His leadership launch came as Cabinet minister James Brokenshire called for outsiders in the leadership contest to stand aside.
Mr Brokenshire warned the party did not have “the luxury of weeks of navel-gazing” as the current 13-strong field is whittled down to a final two.
Mr Johnson’s campaign launch was clearly aimed at showing Tory MPs that he is the candidate most likely to secure them a general election victory, with carefully chosen footage of the former mayor of London on voters’ doorsteps.
On Brexit, he said: “If I get in, we’ll come out, deal or no deal, on 31 October.”
As well as extra funding for schools, Mr Johnson said “we need more police out there”.
He suggested he could “cut some taxes and you get more money in” to pay for his campaign pledges.
“If there is one message in that referendum of 2016, it is that too many people feel left behind, that they are not able to take part fully in the opportunities and success of our country,” Mr Johnson said.
“That’s why now is the time to unite our society and unite our country. To build the infrastructure, to invest in education, to improve our environment and support our fantastic NHS.
“To lift everyone in our country – and of course, also, to make sure that we support our wealth creators and the businesses that make that investment possible. Now is the time for us to believe in ourselves and what we can do.”
The number of MPs vying to replace Mrs May reached 13 on Sunday, with former minister Sam Gyimah throwing his hat in the ring.
Mr Johnson is the favourite among Conservative Party members, who will decide the next prime minister once MPs reduce the field to two.
His opposition to Theresa May’s Brexit deal and support for no-deal could be an obstacle to Mr Johnson securing enough support from MPs, but new pledges yesterday took his tally of endorsements to 36, giving him a double digit lead over Michael Gove.

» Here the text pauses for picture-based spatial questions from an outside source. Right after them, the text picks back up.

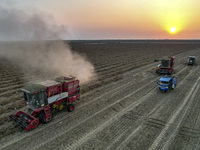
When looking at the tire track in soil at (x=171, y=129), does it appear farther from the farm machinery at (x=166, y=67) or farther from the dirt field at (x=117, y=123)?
the farm machinery at (x=166, y=67)

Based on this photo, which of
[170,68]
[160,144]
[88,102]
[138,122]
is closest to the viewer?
[160,144]

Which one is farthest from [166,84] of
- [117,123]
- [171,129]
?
[117,123]

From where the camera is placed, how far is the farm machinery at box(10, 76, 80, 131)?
932 cm

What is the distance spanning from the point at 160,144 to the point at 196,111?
5885 millimetres

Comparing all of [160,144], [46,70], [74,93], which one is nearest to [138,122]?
[160,144]

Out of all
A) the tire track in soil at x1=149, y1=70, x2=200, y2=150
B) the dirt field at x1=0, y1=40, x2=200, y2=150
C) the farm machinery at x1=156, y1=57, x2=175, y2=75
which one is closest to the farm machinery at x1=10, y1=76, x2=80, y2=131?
the dirt field at x1=0, y1=40, x2=200, y2=150

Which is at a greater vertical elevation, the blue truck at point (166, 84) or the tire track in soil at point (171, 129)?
the blue truck at point (166, 84)

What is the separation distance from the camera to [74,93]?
12.4 m

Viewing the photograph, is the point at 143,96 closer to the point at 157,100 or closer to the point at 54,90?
the point at 157,100

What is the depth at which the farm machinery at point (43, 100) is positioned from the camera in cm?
932

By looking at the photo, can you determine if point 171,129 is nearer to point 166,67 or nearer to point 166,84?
point 166,84

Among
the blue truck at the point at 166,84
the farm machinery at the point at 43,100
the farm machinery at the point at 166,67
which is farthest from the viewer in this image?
the farm machinery at the point at 166,67

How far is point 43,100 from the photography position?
9758 millimetres

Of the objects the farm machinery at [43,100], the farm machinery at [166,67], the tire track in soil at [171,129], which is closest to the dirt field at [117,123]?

A meeting of the backbench 1922 Committee today is not expected to follow through on a threat to raise the threshold for nominations, which currently only requires signatures from two MPs by the deadline of 10 June to enter the race.
However, one Tory MP told The Scotsman they expect the 1922 to change party rules so that multiple rounds of ballots take place on the same day, speeding up the process.